Jamais  l’entreprise criminelle de déshumanisation n’a atteint son but ignoble ; la fréquence  des insurrections ignorées, les innombrables révoltes inabouties (il n’y a pas eu que le 22 Mai), la capacité des peuples antillais à endurer, résister, créer (il n’y a pas de résistants que les nègres-marrons) : c’est tout cela que Gérard Nicolas nous invite à considérer.

NOMS DU PAYS

    Le Chant libre de Gérard Nicolas est un cri d’amour au pays natal, mais pas dans une perspective chauvine étroite (Nicolas semble très réservé vis-à-vis des grandes parades identitaires, des belles envolées style Péyi a sé ta nou !...). Son cri est souvent empreint de nostalgie et d’amertume. Un court poème nous paraît résumer la déception d’une génération qui a lutté pour des lendemains qui chantent :  Jour d’huijour :

     « La Machine dans les mornes et les fonds. Tous les chemins, chez les malheureux, les malheureuses, vont des prélèvements démesurés aux achats automatiques. Landjèt sa ! Qu’est-ce que j’ai fait de mon pays ? ».

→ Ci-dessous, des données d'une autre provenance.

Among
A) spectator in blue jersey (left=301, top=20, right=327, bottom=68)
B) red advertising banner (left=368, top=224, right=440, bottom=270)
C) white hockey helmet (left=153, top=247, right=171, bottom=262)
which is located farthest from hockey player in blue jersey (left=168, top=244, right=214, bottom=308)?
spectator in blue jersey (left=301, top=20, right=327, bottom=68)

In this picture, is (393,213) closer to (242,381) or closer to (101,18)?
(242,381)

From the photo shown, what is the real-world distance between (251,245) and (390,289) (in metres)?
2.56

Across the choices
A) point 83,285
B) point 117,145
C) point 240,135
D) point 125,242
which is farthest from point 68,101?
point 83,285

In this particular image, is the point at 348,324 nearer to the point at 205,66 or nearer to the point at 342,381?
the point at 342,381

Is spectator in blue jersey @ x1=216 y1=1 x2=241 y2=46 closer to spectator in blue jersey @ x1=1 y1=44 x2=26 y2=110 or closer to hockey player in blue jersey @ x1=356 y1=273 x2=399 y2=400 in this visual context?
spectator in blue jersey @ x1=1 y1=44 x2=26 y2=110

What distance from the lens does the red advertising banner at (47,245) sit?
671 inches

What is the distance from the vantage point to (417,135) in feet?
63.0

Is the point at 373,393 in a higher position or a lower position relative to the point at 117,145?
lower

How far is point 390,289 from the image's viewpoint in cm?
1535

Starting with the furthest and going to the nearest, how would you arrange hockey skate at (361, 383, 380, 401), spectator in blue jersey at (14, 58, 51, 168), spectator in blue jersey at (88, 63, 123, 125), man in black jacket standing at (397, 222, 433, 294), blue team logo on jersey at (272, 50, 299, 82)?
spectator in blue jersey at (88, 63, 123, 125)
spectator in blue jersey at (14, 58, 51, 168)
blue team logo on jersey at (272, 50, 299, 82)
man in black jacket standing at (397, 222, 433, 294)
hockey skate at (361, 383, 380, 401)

    Autre thème de la réflexion poétique de Nicolas : les changements de noms, révélant comme une perte d’âme, ou la fin d’un certain « monde »:

    « …l’Anse Gros Sable et l’Anse Bonneville ont tourné « Plage des surfeurs » ; estomac a été proclamé « poitrine » et isalop, « petit con ».

    Dans une note de bas de page, Nicolas avertit le lecteur en ces termes : « Ô lecteur, lectrice, qui ne comprend pas le créole, invite quelque créolophone à lire certains poêmes avec toi ». C’est qu’en effet son Chant libre, si sa beauté est sans doute  tout à fait accessible au lecteur francophone, apparaît plus souvent que rarement comme un chant créole, avec des ruses, des détournements, de l’inouï  proprement.  Deux exemples :

  - considérez… comme équivalent  du créole considiré, trouvaille finalement assez heureuse, malgré les étymologies très éloignées.

  - chalviraj, une pawol nef (néologisme) avec un sens proche du ranboulzay de Jean Bernabé.

Déjà, en couverture, pour le nom de l’auteur, Jéra Nikola est au centre, entre Gérard et Nicolas : comme une indication sur tout le tempo, comme s’il donnait le « la » d’entrée de jeu : le Chant est à plusieurs voix.

***

    Le jeune Césaire avait écrit en 1944, dans la revue Martinique, un texte intitulé L’appel au magicien. Il y faisait, entre autres, ces remarques : « Je n’ai pas fini d’admirer le grand silence antillais, notre insolente richesse, notre pauvreté cynique (…) Les Antilles n’ont pas de civilisation, parce que les Antilles boudent la poésie. Scandaleusement. Nous avons perdu le sens du symbole. Le mot propre a dévoré notre monde. Scandaleusement. »

    Il faut lire le Chant libre de Gérard Nicolas, en ayant à l’esprit ce terrible diagnostic.

                                                                   Georges-Henri  LÉOTIN.